Material provided:
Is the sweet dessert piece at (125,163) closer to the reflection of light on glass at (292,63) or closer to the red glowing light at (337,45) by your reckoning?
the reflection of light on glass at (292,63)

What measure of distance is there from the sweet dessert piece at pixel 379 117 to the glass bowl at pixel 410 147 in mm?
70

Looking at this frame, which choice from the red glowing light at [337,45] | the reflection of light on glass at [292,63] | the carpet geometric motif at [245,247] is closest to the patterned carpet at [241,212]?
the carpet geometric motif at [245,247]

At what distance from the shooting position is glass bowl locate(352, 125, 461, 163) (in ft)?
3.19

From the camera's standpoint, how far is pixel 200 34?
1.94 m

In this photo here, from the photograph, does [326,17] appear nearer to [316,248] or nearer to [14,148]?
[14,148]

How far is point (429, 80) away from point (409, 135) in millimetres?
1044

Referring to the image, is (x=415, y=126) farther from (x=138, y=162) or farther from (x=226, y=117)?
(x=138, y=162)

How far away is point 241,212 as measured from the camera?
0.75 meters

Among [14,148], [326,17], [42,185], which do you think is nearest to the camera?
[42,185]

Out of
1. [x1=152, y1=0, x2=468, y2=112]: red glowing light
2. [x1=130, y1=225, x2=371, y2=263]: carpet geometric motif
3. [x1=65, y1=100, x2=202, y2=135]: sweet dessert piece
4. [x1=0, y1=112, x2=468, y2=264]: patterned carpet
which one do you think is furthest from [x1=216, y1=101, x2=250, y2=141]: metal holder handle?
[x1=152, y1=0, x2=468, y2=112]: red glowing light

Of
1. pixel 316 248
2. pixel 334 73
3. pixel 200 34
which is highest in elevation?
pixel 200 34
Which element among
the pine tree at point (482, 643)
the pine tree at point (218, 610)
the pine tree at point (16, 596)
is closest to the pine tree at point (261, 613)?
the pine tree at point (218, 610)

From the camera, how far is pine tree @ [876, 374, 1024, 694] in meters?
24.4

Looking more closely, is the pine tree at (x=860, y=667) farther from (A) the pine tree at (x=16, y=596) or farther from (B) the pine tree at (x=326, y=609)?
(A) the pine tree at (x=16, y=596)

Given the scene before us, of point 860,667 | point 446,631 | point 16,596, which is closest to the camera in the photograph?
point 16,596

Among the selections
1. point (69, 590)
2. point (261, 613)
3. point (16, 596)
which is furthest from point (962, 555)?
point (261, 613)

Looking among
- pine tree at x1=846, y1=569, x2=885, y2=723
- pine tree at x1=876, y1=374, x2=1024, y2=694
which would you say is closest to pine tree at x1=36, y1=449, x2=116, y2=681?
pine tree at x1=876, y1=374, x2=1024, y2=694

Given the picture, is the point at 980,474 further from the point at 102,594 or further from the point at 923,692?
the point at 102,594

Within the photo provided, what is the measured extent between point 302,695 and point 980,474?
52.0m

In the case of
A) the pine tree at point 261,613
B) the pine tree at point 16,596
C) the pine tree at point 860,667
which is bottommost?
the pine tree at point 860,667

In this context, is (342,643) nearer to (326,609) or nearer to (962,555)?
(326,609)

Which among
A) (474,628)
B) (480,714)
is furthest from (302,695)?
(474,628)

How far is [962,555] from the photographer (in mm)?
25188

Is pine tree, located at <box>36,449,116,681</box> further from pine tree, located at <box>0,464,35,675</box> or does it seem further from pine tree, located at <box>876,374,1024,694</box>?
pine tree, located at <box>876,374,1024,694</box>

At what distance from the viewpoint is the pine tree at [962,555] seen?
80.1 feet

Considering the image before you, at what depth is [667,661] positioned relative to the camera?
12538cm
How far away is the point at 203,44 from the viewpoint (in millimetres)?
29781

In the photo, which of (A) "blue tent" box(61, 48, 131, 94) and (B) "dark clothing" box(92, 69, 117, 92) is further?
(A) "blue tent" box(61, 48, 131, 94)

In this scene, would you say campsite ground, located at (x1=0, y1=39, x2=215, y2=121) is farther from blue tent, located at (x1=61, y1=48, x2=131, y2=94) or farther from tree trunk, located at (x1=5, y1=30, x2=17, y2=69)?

The task:
Count the lines above that contain the string "measured", treating uppercase and lowercase letters as different. Reply with the number only.

Exercise result:
2